> [Exercise brief] Return, word for word, only the lines of the data below that lie between the line with "Researchers investigated whether artificially" and the line with "The researchers used", those two lines included.

> [Data extracts]
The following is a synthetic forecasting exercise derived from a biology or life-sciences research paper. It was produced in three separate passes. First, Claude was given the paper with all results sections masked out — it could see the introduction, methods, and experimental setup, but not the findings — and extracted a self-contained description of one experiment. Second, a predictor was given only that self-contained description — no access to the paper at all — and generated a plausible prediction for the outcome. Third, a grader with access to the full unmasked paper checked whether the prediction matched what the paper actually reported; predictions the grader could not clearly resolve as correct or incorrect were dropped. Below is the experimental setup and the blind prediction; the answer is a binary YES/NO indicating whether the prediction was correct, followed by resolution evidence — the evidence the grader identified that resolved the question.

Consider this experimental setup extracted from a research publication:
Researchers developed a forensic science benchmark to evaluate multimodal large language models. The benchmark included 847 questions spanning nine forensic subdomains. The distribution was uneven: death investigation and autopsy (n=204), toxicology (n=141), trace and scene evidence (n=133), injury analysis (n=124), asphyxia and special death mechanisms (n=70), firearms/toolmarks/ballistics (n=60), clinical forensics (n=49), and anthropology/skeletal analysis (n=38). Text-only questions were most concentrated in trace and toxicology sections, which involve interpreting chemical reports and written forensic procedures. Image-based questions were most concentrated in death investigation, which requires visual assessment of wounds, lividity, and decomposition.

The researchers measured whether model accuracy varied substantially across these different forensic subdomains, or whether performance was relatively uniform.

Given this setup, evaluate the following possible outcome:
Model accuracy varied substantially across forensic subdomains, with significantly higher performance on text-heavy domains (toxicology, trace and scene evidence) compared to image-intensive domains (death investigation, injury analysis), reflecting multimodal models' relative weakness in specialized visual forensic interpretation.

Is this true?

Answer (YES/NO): NO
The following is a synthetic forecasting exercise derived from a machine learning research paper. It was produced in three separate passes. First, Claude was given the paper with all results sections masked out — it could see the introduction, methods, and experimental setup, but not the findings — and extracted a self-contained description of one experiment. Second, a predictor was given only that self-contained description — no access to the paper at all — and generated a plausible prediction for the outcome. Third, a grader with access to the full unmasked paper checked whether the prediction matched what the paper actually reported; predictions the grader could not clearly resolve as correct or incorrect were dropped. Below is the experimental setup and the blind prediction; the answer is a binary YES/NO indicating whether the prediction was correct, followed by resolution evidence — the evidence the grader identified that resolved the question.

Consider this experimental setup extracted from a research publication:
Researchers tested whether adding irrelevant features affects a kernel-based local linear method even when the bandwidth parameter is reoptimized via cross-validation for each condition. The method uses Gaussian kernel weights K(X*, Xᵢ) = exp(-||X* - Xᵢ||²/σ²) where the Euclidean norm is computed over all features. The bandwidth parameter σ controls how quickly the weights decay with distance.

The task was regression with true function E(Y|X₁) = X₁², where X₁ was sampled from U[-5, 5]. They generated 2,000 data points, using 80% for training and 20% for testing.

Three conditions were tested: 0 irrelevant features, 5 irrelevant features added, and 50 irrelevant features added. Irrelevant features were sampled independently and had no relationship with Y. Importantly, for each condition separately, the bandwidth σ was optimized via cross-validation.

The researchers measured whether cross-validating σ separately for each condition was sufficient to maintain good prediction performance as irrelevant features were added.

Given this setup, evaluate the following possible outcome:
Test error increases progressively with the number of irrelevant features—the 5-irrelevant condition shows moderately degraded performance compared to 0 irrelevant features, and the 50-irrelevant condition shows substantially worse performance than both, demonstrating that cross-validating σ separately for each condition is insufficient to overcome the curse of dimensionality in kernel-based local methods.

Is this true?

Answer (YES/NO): NO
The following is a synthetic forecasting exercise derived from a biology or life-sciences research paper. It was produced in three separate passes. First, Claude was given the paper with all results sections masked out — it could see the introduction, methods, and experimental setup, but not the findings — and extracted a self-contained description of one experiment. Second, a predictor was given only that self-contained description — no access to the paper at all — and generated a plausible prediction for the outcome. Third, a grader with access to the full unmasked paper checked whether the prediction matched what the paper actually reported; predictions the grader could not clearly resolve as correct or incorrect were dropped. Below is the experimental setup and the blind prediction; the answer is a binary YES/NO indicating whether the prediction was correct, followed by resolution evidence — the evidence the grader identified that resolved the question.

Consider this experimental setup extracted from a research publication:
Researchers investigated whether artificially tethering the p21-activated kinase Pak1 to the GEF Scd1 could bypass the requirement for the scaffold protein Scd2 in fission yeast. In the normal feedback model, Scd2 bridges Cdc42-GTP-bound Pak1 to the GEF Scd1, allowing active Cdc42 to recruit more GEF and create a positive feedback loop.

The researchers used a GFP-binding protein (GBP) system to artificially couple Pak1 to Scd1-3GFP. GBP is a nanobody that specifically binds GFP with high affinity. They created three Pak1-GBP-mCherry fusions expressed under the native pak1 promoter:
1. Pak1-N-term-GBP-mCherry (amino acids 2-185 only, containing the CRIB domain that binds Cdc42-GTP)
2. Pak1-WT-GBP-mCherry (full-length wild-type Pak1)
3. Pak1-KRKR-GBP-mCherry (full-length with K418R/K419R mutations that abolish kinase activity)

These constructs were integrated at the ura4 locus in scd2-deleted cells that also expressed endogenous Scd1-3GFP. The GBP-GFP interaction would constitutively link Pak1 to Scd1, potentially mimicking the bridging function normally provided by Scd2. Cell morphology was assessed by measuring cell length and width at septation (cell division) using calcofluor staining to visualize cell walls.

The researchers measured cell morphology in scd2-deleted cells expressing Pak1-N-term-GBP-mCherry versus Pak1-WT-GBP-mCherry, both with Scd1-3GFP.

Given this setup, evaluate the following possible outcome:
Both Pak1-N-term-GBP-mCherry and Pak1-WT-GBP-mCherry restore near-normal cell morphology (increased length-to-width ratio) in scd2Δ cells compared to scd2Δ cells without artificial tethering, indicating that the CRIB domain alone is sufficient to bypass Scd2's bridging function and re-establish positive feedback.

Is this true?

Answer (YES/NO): NO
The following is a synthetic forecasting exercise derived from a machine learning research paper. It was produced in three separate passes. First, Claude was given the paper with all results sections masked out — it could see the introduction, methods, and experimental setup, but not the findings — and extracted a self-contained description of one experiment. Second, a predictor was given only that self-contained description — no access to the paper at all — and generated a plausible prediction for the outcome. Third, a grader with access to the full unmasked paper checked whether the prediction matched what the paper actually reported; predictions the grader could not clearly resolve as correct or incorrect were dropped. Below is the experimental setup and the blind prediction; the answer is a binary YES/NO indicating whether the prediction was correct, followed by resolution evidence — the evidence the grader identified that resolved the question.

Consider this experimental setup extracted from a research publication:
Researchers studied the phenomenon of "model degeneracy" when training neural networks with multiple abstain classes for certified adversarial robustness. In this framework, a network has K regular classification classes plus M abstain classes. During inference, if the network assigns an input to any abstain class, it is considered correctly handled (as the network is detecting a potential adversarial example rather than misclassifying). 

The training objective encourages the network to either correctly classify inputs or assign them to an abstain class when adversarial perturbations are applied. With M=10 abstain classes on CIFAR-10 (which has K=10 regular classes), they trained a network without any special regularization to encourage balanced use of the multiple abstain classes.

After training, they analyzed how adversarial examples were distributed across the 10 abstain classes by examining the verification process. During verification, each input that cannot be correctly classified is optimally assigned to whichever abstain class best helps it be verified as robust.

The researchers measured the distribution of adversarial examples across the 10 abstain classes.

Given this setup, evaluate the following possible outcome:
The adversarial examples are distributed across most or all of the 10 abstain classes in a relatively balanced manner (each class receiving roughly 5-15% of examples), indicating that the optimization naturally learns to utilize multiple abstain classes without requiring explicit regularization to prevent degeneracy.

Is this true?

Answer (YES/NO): NO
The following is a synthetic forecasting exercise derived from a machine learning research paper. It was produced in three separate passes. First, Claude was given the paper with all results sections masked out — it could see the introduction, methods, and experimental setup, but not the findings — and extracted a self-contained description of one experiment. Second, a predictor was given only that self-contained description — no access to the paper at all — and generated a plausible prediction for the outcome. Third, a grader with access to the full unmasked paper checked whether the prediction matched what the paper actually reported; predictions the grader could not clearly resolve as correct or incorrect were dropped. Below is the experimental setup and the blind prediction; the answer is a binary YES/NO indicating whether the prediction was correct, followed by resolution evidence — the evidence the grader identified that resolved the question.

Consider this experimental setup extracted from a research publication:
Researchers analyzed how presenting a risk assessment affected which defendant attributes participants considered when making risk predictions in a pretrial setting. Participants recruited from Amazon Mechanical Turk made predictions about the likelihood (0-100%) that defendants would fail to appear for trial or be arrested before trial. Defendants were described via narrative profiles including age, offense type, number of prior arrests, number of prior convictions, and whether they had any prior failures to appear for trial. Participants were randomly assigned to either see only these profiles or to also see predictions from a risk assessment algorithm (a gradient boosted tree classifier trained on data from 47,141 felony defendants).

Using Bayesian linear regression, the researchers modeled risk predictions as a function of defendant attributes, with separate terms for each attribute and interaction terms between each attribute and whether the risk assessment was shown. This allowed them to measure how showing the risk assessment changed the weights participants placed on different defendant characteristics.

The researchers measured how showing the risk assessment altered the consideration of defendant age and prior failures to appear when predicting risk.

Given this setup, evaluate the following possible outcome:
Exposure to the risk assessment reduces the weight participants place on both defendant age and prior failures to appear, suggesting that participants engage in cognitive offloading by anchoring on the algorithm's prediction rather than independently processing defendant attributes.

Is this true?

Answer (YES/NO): NO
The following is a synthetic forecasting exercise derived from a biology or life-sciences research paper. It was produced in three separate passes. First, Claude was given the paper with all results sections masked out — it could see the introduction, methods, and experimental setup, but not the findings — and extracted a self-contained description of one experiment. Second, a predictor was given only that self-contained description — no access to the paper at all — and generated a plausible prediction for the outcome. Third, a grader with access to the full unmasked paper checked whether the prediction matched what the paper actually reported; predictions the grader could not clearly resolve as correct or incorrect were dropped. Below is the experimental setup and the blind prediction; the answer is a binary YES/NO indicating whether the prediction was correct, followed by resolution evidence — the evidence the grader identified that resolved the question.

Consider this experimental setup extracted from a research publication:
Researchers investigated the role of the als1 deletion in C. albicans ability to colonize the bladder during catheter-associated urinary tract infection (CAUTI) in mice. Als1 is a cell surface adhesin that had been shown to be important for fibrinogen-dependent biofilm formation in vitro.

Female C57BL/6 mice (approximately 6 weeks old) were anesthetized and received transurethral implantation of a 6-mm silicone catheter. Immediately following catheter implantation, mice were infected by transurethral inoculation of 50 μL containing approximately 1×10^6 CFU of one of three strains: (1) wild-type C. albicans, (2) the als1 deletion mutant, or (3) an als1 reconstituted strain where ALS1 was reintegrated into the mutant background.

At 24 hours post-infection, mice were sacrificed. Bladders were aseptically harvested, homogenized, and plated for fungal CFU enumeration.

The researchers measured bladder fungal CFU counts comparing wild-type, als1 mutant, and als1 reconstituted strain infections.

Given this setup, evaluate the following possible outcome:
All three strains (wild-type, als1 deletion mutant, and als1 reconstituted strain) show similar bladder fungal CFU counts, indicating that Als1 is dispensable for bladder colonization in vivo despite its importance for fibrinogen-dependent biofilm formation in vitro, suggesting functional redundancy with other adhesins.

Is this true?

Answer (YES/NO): NO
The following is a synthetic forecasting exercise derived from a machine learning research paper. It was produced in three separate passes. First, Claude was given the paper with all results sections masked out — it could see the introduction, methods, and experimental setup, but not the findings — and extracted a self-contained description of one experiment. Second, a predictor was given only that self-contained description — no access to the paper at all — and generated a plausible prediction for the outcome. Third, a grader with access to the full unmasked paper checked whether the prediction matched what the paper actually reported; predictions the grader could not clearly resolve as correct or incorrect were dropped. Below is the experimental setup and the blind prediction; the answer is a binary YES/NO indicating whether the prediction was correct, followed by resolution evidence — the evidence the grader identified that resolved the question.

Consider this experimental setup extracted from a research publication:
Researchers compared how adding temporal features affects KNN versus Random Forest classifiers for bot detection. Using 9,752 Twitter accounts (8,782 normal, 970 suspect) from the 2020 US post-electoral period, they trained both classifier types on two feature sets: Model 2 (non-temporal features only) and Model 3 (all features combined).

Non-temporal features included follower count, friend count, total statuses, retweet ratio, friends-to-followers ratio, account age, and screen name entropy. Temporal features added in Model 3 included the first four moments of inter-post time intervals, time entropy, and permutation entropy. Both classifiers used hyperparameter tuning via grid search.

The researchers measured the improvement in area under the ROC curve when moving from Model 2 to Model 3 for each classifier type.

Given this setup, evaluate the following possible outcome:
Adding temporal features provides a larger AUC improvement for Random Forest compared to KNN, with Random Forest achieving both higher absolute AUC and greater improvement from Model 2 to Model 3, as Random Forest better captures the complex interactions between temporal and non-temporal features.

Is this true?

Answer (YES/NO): NO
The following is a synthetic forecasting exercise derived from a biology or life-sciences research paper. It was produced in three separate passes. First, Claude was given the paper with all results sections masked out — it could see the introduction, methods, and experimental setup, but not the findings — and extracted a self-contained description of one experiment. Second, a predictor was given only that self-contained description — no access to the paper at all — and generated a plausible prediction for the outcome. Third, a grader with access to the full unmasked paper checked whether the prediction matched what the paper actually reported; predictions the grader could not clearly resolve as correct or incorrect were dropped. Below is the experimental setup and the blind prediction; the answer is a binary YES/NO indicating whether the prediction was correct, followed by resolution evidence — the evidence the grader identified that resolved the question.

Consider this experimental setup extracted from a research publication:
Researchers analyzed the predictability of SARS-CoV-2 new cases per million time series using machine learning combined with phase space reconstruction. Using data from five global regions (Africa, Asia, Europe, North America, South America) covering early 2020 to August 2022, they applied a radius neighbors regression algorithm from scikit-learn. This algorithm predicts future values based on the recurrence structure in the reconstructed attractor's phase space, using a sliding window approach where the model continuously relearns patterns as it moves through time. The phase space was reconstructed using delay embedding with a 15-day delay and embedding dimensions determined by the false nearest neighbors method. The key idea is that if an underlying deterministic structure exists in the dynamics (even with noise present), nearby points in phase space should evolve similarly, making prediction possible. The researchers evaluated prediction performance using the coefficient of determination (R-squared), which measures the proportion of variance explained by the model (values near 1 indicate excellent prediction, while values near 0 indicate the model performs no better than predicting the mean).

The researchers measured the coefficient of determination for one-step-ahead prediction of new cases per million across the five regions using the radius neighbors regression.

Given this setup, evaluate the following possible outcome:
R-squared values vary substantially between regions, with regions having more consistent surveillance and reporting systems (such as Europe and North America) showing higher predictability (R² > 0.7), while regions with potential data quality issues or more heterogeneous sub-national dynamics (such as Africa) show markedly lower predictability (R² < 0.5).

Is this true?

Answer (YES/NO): NO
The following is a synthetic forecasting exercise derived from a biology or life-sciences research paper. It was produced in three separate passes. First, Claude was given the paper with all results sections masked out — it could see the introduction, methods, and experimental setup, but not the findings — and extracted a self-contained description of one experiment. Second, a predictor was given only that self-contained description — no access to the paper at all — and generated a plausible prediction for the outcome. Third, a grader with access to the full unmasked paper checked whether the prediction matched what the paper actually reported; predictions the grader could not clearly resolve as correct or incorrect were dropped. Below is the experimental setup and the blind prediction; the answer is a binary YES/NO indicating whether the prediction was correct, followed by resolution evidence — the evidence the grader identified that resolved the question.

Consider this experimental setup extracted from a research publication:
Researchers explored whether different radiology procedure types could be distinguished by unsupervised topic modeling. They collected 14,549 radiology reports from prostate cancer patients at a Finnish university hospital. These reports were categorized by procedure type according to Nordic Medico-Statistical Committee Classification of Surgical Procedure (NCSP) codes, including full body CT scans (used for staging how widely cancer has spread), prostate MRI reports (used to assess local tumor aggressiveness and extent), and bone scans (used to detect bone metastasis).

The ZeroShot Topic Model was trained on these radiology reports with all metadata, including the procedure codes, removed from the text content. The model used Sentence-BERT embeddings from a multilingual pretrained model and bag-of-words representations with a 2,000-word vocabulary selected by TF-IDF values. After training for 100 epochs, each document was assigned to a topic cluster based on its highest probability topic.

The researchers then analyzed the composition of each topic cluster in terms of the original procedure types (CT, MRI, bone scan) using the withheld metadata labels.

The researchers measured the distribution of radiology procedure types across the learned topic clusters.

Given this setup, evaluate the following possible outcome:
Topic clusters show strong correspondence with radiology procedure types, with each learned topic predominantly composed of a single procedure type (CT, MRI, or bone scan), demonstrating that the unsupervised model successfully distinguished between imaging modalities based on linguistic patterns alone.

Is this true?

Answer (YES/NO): YES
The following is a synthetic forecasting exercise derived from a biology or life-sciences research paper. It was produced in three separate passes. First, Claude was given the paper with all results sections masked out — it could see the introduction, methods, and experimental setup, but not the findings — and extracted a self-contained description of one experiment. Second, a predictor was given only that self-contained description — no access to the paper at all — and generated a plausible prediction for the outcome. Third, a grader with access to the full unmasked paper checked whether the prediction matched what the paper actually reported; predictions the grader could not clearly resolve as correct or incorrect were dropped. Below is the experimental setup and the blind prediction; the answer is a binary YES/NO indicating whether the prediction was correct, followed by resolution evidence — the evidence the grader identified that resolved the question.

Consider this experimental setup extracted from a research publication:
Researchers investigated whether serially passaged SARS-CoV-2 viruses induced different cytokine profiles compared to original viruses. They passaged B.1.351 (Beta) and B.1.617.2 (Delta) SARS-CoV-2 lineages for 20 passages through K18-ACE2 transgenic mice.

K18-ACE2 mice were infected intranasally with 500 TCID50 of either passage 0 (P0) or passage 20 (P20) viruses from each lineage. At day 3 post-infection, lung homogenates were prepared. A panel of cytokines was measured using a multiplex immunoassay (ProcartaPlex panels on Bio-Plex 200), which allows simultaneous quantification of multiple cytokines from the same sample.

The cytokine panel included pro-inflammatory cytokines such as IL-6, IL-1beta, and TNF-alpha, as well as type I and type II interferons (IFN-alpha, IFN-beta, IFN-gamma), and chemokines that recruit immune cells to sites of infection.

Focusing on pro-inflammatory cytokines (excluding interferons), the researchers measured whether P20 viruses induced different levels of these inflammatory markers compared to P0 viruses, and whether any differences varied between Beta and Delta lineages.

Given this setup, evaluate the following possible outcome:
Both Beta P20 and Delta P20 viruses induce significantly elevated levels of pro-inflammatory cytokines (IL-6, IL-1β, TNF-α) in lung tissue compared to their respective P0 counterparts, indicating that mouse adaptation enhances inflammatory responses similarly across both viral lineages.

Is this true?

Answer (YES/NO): NO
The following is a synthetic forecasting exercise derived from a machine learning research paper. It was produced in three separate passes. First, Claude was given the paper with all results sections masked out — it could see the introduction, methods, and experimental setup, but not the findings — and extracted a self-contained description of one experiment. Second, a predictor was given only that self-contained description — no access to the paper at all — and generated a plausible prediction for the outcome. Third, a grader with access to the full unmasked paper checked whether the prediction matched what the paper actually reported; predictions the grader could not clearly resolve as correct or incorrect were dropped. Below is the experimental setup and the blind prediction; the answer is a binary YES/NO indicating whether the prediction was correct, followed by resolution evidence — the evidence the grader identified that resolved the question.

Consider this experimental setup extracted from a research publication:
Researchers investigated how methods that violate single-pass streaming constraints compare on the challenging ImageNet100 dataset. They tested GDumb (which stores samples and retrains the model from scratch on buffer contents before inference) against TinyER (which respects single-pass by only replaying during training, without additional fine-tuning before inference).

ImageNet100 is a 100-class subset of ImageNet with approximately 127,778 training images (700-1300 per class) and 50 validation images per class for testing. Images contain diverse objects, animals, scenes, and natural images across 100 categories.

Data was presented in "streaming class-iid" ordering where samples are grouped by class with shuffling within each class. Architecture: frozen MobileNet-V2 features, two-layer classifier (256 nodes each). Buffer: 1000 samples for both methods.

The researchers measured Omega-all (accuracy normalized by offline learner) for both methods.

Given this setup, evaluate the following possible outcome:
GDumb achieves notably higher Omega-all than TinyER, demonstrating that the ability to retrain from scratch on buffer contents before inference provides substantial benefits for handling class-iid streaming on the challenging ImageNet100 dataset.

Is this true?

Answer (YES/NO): YES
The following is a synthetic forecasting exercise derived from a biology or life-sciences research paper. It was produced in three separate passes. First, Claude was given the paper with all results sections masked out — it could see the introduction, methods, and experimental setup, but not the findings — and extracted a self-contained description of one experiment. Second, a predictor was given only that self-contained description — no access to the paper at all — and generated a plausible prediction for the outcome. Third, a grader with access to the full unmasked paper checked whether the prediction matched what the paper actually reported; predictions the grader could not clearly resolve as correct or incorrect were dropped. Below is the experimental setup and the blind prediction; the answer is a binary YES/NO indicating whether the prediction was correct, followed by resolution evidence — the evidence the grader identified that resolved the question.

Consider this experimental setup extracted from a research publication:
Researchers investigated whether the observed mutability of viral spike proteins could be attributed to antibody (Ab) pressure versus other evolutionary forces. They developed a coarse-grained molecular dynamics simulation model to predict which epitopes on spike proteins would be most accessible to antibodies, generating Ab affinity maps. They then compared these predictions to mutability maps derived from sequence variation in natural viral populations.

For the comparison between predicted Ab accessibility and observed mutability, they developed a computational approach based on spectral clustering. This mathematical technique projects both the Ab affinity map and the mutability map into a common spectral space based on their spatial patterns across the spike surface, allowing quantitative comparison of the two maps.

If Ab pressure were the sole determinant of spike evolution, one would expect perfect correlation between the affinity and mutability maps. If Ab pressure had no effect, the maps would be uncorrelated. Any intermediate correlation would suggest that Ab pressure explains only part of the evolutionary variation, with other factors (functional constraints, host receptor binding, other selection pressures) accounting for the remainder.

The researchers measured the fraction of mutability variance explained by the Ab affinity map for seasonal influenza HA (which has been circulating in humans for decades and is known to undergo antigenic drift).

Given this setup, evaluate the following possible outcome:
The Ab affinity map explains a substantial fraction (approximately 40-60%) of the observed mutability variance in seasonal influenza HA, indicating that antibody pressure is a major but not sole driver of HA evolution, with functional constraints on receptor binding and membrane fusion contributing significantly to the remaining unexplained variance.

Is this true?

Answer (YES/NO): NO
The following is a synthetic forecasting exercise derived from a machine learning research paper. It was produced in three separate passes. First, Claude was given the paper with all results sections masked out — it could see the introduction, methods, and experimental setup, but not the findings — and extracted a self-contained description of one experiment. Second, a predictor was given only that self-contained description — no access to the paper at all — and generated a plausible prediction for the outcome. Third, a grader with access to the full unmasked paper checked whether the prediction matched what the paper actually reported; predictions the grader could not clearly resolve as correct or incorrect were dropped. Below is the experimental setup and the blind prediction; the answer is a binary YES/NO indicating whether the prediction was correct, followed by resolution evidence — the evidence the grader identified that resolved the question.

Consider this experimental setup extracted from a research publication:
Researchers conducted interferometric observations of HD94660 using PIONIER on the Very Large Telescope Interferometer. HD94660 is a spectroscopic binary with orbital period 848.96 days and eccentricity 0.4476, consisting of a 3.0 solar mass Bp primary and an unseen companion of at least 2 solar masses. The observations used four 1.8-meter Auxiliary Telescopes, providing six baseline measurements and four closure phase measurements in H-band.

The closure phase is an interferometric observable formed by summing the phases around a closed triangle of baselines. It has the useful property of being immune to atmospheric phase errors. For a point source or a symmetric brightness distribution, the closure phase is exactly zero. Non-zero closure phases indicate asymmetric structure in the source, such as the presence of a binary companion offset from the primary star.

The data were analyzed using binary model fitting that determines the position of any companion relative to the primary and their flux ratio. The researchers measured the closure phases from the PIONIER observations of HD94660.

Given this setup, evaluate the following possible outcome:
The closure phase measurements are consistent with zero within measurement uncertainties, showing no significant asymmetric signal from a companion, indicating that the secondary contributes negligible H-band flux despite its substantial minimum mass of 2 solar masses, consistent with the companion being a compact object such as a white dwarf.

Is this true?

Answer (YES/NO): NO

> [Output of the exercise]
Researchers investigated whether artificially tethering the p21-activated kinase Pak1 to the GEF Scd1 could bypass the requirement for the scaffold protein Scd2 in fission yeast. In the normal feedback model, Scd2 bridges Cdc42-GTP-bound Pak1 to the GEF Scd1, allowing active Cdc42 to recruit more GEF and create a positive feedback loop.

The researchers used a GFP-binding protein (GBP) system to artificially couple Pak1 to Scd1-3GFP. GBP is a nanobody that specifically binds GFP with high affinity. They created three Pak1-GBP-mCherry fusions expressed under the native pak1 promoter:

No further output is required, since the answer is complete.